In December 1998 the European Union finally proposed a ban on the use of some antibiotics by farmers. The British government said it would probably support such a ban but it was clear that any such move would probably prove pointless when drug companies said they would challenge any such ban in the courts. A legal battle on such a complex issue would, with all the appropriate appeals, probably last for at least a decade. In the end the EU announced with a great fanfare that it had banned farmers from using just four antibiotics. But they did not introduce a general ban on the use of the tetracyclines and penicillins - the drugs which are most commonly used both on animals and for human patients. In my view this was akin to making murder illegal between 10.45 pm and 10.50 pm on alternate Wednesdays.

The process by which antibiotic resistance develops is simple to explain. When animals are given antibiotics the bacteria in their intestines build up an immunity to those antibiotics.
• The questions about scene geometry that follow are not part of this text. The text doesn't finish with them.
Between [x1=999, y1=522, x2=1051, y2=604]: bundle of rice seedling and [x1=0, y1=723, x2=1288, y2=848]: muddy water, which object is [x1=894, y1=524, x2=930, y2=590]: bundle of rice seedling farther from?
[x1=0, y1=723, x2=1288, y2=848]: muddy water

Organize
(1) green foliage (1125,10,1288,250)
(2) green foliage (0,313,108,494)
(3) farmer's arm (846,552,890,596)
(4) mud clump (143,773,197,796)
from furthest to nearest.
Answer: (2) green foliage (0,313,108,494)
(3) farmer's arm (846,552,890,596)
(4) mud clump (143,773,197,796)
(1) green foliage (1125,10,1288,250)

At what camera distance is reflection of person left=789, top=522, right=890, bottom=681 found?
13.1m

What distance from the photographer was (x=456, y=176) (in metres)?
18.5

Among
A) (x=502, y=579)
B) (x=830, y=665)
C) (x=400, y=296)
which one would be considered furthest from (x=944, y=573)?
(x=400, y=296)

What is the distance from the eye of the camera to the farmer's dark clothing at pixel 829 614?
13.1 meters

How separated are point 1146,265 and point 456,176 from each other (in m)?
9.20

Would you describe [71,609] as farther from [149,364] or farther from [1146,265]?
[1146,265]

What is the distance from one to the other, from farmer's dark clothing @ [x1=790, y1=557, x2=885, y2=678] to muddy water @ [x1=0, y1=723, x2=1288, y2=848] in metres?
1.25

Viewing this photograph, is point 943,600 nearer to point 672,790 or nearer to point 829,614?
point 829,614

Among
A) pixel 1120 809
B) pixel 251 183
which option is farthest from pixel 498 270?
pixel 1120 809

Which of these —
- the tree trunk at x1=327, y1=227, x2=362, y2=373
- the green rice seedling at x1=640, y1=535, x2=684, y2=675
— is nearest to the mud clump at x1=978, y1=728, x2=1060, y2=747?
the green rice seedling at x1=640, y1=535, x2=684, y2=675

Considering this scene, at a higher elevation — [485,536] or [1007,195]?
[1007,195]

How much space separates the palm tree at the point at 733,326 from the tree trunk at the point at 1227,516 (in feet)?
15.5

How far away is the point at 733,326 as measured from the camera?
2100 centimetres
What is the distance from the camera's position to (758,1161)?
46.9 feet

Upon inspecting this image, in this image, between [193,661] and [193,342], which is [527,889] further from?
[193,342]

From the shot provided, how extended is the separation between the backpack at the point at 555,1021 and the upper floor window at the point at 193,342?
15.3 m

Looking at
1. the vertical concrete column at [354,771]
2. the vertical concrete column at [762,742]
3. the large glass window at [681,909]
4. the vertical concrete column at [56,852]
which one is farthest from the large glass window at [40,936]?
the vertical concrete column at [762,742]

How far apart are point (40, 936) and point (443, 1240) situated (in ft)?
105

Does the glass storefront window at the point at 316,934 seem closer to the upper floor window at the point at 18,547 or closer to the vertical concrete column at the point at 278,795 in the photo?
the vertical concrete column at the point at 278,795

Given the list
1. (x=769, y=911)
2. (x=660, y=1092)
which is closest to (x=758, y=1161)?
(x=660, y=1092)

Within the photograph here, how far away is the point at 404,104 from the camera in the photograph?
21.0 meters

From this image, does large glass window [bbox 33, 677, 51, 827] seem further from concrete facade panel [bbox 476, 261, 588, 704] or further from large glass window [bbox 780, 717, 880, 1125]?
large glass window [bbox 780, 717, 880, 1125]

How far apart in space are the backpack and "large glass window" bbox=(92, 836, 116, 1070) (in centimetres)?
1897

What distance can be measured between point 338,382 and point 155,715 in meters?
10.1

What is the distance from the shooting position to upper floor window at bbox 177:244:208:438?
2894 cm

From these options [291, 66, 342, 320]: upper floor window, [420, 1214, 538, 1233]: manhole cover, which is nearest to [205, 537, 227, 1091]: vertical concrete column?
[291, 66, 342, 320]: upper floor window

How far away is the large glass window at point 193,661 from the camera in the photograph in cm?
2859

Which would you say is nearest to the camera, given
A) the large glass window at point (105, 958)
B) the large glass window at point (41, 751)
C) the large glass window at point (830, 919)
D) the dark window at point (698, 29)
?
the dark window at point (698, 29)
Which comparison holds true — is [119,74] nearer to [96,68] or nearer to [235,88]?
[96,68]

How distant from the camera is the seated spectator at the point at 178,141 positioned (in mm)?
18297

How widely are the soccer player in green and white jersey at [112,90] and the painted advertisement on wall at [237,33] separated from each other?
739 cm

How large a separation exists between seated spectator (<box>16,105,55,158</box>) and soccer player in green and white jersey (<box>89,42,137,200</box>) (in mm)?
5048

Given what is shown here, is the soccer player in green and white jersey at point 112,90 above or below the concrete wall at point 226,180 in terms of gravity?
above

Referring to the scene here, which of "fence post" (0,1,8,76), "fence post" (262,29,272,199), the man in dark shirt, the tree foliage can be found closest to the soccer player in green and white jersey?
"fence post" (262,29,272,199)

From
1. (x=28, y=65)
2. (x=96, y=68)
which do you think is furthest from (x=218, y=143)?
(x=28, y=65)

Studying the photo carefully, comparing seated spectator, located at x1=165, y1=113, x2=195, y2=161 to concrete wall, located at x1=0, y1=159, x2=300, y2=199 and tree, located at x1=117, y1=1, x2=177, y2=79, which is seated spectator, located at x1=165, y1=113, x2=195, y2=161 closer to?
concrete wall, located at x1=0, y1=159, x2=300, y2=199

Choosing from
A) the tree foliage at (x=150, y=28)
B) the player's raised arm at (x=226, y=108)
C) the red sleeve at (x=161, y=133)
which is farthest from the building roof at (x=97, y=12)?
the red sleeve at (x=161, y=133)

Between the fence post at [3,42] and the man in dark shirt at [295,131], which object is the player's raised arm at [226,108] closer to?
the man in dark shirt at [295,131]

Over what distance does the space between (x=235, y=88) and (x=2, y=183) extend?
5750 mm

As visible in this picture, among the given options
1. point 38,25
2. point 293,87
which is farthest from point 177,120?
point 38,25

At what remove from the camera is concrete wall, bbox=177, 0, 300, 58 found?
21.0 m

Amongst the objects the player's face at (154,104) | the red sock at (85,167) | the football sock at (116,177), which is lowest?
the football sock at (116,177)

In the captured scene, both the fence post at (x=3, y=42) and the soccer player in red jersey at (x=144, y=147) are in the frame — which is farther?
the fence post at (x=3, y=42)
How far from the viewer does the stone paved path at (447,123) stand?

Those antibiotic resistant organisms then pass on to farmers and others who have contact with the animals. They pass into the environment (even though most animals are denied access to fields their faeces and urine still reach the environment when they are dumped onto fields or discharged into rivers). And, of course, the antibiotic resistant organisms pass into the food chain directly when animals are killed, chopped up and eaten by humans. When milk in the US was tested researchers identified 52 different antibiotic residues.

As if all this wasn't bad enough there is also evidence that the antibiotic resistant organisms can pass their resistance on to other, more dangerous bacteria. There are already some dangerous infections which are virtually untreatable because the bugs involved are resistant to all the available antibiotics.